Later, the juror was questioned about the conversation. He acknowledged what the judge had said about the nature of the conversation. (R.T. 715-18.) The trial court then dismissed the juror, out of an abundance of caution.
The Supreme Court has held that an unrecorded ex parte communication between a judge and juror can be harmless error. Rushen v. Spain, 464 U.S. 114, 104 S.Ct. 453, 78 L.Ed.2d 267 (1983). In that case, a juror had an ex parte communication with the judge. However, defense counsel was not made aware of the communication until after the trial was completed. The Court found the conversation to be innocuous because the participants did not discuss any fact in controversy or any law applicable to the case and, therefore, the communication could not have prejudiced the defendant.

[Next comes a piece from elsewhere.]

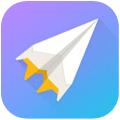 360WiFi快传iOS版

In the instant case, the judge notified the defendant of the communication. The only part of the discussion that in any way related to the case concerned the juror's surprise as to the lack of pretrial publicity and press coverage during the trial. The judge then stated that he could not discuss the case. The parties to the conversation did not discuss any fact in controversy or any applicable law. Defense counsel was told about the communication and was offered the opportunity to question the juror at that point. Defense counsel specifically said he was satisfied at that point, and no further action was taken. Later, the juror was questioned and was dismissed and an alternate took his place. This occurred before the jury began deliberations. We see no prejudice to Bankhead caused by the delay in dismissing the juror.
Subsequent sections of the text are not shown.